There is still a long way to go.  I encounter a great deal of hurt, for example, within the Travelling community, where many feel that their culture and traditions are not fully recognised and respected.  Perhaps most people, like myself initially, would feel that Ireland had made much progress in integrating our Travellers.  But when it is a question of hurt, it is always better to listen more carefully to the person or group that is hurting, rather than think that they should accept our feelings and verdict.  This may be demanding, but “charity is patient”!
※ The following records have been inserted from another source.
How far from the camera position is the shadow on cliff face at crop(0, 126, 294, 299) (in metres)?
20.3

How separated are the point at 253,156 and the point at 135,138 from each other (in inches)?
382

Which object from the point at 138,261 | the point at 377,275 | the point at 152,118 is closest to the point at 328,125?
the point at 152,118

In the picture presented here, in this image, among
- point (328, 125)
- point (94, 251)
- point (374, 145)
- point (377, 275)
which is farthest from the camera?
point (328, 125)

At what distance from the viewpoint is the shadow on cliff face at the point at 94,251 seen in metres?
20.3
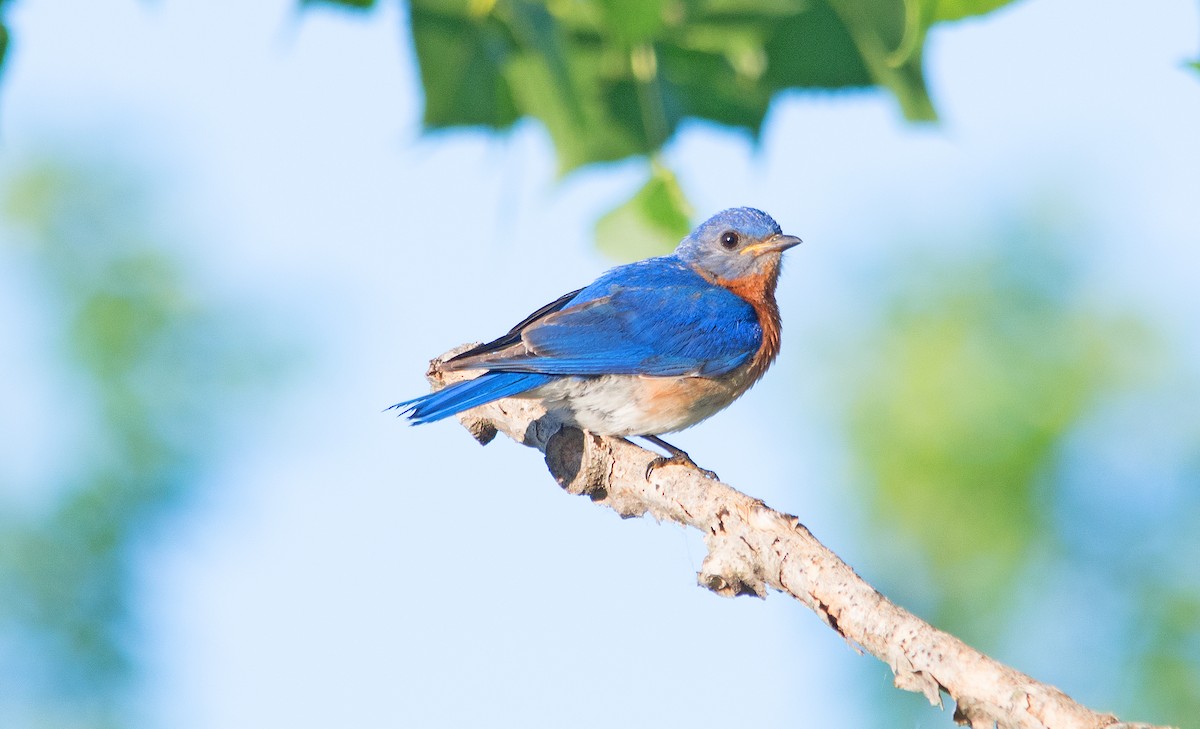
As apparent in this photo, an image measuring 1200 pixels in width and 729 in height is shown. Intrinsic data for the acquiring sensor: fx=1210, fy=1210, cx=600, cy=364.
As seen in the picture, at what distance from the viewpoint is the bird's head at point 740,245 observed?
7.03m

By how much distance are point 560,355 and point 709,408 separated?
3.41 feet

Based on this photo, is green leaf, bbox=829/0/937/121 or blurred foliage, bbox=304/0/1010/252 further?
blurred foliage, bbox=304/0/1010/252

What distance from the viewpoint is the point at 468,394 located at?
493 cm

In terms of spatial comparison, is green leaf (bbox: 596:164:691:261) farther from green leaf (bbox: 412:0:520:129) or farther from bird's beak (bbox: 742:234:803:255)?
bird's beak (bbox: 742:234:803:255)

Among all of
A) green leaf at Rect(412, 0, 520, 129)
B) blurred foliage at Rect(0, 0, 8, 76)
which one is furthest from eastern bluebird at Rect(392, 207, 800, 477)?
blurred foliage at Rect(0, 0, 8, 76)

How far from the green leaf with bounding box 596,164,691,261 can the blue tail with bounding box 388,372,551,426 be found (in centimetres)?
122

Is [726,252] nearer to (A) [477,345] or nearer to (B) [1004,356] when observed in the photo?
(A) [477,345]

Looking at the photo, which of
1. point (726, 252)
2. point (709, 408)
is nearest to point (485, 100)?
point (709, 408)

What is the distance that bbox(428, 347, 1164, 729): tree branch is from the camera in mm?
2820

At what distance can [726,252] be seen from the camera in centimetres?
711

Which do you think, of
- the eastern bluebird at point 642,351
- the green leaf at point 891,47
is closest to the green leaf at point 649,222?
the green leaf at point 891,47

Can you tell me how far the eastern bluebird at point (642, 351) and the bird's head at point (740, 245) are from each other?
0.01 m

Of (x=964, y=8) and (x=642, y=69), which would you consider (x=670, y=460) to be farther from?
(x=964, y=8)

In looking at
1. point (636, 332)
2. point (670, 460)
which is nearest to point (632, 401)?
point (636, 332)
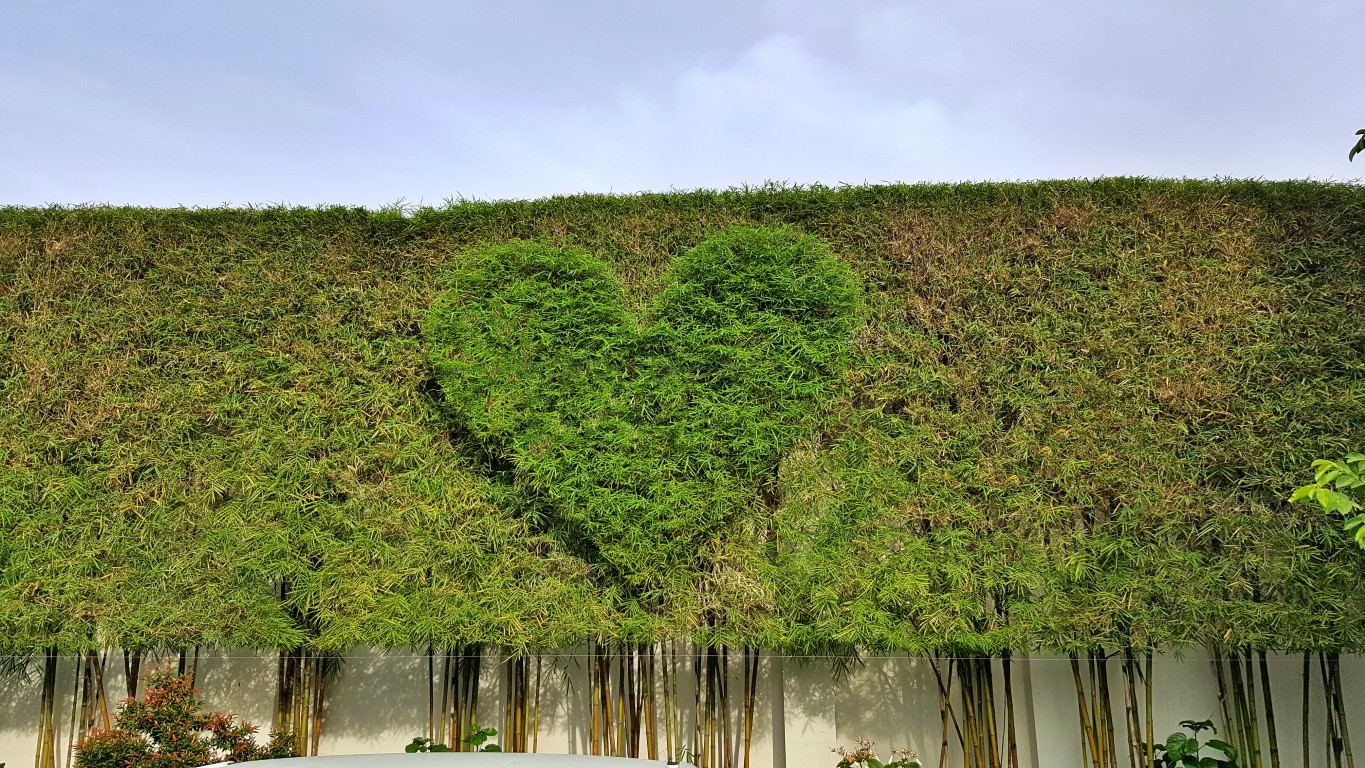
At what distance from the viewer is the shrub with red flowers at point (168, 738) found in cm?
360

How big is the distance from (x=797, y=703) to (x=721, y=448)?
58.0 inches

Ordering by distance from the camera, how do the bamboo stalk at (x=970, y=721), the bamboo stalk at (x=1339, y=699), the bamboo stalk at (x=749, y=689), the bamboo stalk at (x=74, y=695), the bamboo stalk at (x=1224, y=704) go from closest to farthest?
the bamboo stalk at (x=1339, y=699) < the bamboo stalk at (x=1224, y=704) < the bamboo stalk at (x=970, y=721) < the bamboo stalk at (x=749, y=689) < the bamboo stalk at (x=74, y=695)

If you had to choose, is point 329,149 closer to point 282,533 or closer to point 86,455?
point 86,455

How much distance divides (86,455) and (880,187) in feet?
13.8

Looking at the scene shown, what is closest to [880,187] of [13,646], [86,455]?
[86,455]

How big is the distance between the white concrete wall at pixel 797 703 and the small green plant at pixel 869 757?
0.16 ft

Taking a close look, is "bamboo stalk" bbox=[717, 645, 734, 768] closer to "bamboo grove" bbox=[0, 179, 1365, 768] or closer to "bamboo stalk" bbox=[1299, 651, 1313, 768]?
"bamboo grove" bbox=[0, 179, 1365, 768]

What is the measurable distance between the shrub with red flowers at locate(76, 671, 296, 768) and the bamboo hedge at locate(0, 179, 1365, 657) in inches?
10.1

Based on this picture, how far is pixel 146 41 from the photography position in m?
5.32

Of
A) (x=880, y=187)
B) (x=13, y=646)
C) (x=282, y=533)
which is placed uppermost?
(x=880, y=187)

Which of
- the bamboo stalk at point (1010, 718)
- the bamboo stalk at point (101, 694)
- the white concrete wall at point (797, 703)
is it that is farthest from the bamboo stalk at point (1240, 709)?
the bamboo stalk at point (101, 694)

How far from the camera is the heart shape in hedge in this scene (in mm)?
3688

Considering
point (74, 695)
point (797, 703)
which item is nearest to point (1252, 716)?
point (797, 703)

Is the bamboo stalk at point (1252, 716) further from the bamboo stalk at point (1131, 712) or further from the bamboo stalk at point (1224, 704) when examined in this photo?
the bamboo stalk at point (1131, 712)
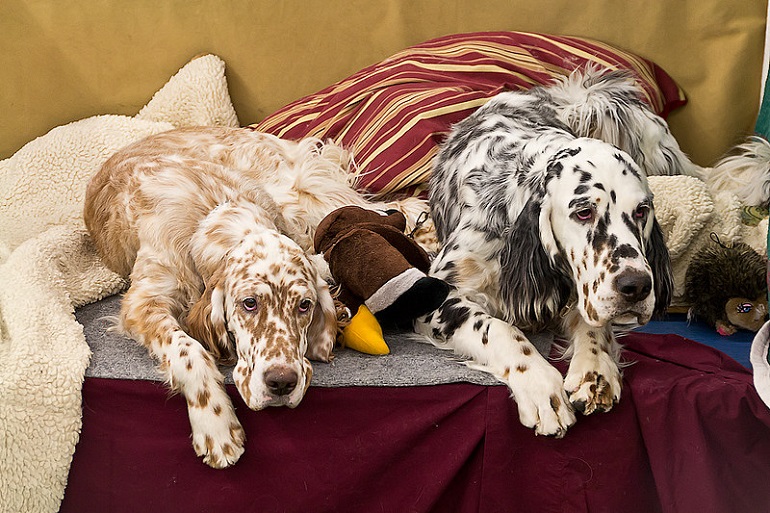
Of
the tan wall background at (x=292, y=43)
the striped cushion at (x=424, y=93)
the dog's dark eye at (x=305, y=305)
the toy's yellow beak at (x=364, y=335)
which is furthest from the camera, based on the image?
the tan wall background at (x=292, y=43)

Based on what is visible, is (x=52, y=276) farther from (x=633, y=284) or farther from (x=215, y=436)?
(x=633, y=284)

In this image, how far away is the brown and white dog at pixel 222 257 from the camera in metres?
1.84

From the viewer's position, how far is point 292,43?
353 centimetres

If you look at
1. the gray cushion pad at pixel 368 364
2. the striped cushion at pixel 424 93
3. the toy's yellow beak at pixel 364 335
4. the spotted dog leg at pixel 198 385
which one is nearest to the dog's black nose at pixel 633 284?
the gray cushion pad at pixel 368 364

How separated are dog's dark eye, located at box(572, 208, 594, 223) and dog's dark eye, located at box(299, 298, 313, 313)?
620 millimetres

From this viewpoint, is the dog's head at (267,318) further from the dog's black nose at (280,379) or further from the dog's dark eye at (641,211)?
the dog's dark eye at (641,211)

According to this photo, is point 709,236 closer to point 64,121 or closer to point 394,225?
point 394,225

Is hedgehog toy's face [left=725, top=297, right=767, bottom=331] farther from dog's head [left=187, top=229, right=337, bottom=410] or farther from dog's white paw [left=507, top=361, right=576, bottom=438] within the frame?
dog's head [left=187, top=229, right=337, bottom=410]

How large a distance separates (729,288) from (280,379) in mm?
1213

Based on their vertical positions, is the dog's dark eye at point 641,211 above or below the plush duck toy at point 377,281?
above

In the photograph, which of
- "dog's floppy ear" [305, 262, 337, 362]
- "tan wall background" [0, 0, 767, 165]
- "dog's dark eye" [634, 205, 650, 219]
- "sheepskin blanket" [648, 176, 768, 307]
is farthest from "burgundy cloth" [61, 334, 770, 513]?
"tan wall background" [0, 0, 767, 165]

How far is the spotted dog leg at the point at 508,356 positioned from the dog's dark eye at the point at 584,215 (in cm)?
30

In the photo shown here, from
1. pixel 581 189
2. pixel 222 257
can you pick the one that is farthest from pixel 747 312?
pixel 222 257

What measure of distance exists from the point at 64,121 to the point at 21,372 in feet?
6.80
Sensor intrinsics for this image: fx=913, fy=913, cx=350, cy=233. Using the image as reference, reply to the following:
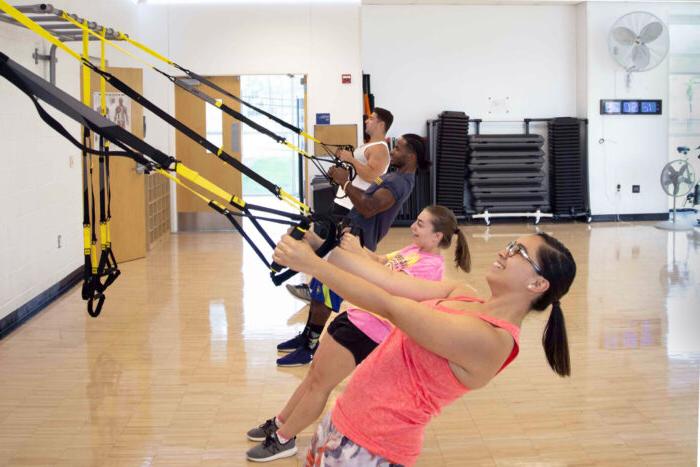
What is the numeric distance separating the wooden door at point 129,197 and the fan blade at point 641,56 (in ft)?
21.8

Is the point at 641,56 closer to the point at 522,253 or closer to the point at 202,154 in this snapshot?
the point at 202,154

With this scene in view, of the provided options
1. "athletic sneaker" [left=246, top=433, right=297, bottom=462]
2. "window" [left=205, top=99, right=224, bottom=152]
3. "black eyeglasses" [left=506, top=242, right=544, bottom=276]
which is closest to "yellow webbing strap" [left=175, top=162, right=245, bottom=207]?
"black eyeglasses" [left=506, top=242, right=544, bottom=276]

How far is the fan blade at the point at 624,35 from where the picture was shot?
12.2 meters

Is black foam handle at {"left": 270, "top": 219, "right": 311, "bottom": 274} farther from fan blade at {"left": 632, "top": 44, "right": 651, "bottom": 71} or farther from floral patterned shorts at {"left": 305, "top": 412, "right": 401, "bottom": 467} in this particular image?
fan blade at {"left": 632, "top": 44, "right": 651, "bottom": 71}

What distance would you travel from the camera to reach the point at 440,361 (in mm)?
2189

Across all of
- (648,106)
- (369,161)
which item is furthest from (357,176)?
(648,106)

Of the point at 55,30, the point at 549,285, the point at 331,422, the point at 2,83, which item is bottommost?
the point at 331,422

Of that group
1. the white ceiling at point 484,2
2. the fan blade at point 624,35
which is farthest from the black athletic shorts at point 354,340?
the fan blade at point 624,35

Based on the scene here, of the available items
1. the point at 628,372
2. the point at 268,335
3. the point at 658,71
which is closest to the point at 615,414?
the point at 628,372

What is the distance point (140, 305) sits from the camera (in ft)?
24.0

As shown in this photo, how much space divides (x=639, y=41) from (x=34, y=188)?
8.45 m

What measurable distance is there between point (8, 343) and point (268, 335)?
5.71 feet

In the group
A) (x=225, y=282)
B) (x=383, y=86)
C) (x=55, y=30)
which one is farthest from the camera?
(x=383, y=86)

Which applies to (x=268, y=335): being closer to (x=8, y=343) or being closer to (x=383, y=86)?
(x=8, y=343)
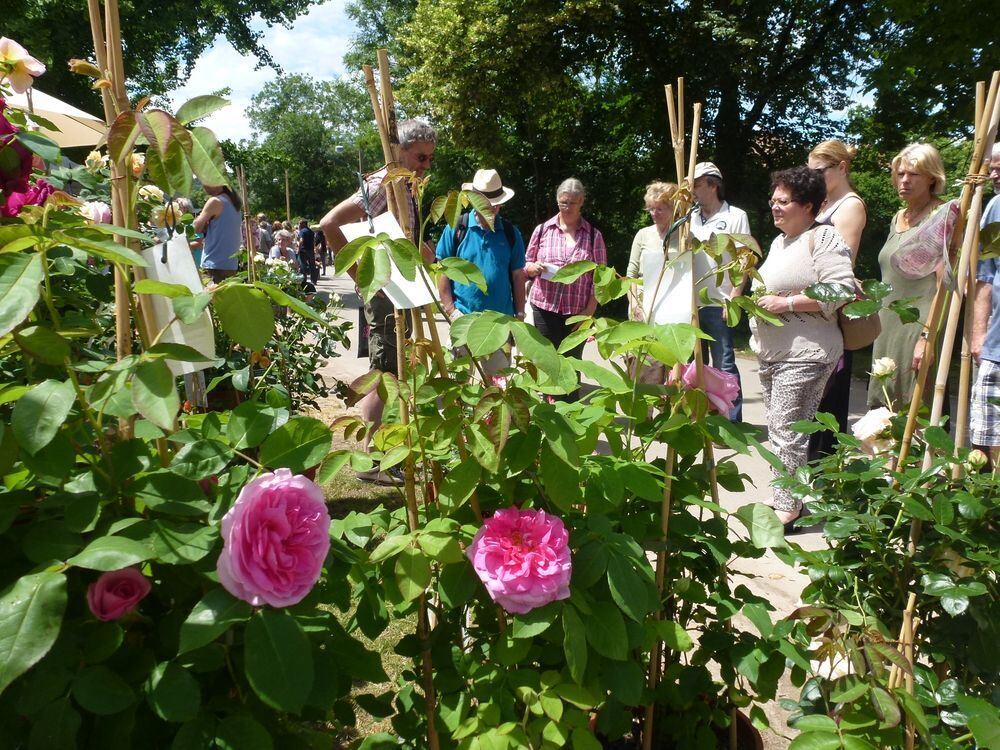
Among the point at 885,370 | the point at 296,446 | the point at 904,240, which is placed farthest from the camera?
the point at 904,240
I hope that this website will generate among young people a greater sensitivity to the needs and the specific identity of  others in our society.  In recognising difference, we best recognise the unity of humankind.  Concepts like “race” are inventions of fake science, concocted to exploit outward difference to justify dominance.  Paradoxically, it is only is when we recognise the unity of humankind that we can then recognise that difference is enrichment.
Church, the Vatican Council reminds us, is a “sign and instrument of communion with God and of unity among all humankind”. The more Church reflects that unity, the more it is the Church of Jesus Christ.  I thank Crosscare for this further example of being present in Dublin society not just with services but with ideas and leadership.